Matheus Rocha : L’usine de Chocques exporte dans une cinquantaine de pays. Être certifiés OEA est donc un gage de fiabilité tant auprès de la douane, de nos clients que des acteurs de la chaîne logistique internationale. Un niveau de sécurité et qualité qui peut nous permettre de nous distinguer de nos concurrents et apporter un réel avantage concurrentiel stratégique (condition préalable à certains appels d’offre). Intéressant, instructif, communicatif, trois termes qui définissent le club OEA de Dunkerque. Y participer nous permet de nous tenir informés de l’actualité douanière et de nous aider au suivi de notre certification au travers d’ateliers interactifs. Il est aussi un moyen de dialoguer et d’échanger avec les services de la douane et les autres entreprises qui y contribuent.

« Qu’il s’agisse d’une question particulière ou d’un problème du quotidien, les agents des services de la douane sont disponibles, attentifs et force de propositions et/ou de solutions. »

Quelles relations entretenez-vous avec les services de la douane au quotidien ?

CQ : Nous sommes en relation avec le pôle d’action économique et la cellule conseil aux entreprises du bureau de Dunkerque, le pôle de gestion des procédures et le service de la visite du bureau d’Arras. Qu’il s’agisse d’une question particulière ou d’un problème du quotidien, les agents des services de la douane sont disponibles, attentifs et force de propositions et/ou de solutions. Nous n’avons aucune hésitation quand il nous faut recourir à leur service et trouvons systématiquement une réponse éclairée à nos questions.

Comment appréhendez-vous le Brexit et quelle aide la Douane vous apporte-t-elle pour faire face à la nouvelle donne ?

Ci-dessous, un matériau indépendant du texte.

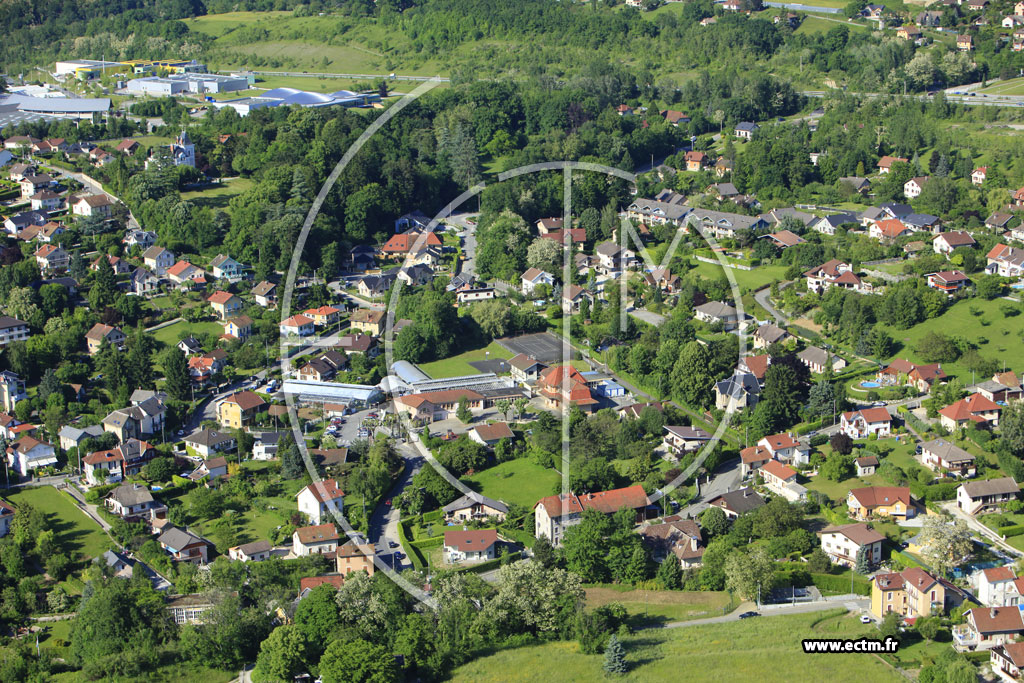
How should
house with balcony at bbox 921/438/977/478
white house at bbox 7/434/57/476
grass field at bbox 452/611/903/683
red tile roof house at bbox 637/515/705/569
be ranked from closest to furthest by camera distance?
grass field at bbox 452/611/903/683
red tile roof house at bbox 637/515/705/569
house with balcony at bbox 921/438/977/478
white house at bbox 7/434/57/476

MR : Le Brexit nous obligera à apporter des modifications mineures à notre modèle de commerce interne en Europe afin de garantir que notre capacité à importer des produits fabriqués au Royaume-Uni sur le continent et inversement ne soit pas menacée. Ces amendements incluent notamment la liste des ports et des aéroports les mieux placés pour offrir les niveaux de service appropriés après le Brexit, ainsi que l’assurance que nous avons les sociétés Croda appropriées (c’est-à-dire celles qui bénéficient d’une reconnaissance totale de l’UE), qui s’occupe de nos importations et de nos exportations. Nous ne nous attendons pas à ce que nos clients ou fournisseurs soient affectés de manière significative.Depuis juin, nous élaborons notre plan d’urgence pour assurer la continuité de l’approvisionnement en cas de crise du Brexit et pour éviter toute confusion et tout retard aux frontières. Pour fournir à nos clients les approvisionnements sécurisés dont ils ont besoin, nous avons mis en place une capacité d’entreposage supplémentaire sur le continent et élaboré un plan complet pour constituer des stocks de produits finis autour de notre vaste réseau en Europe continentale.Pour assurer le fonctionnement continu et efficace de nos sites de fabrication, nous élaborons également un plan détaillé pour la constitution d’un niveau approprié de stocks de matières premières critiques sur chacun de nos sites, garantissant ainsi un approvisionnement continu à nos clients. Le rôle de la Douane dans cette configuration prendra davantage d’importance, en nous permettant de maintenir, de façon structurée et fiable, les échanges avec la Grande-Bretagne, via des procédures, groupes de discussions et formations.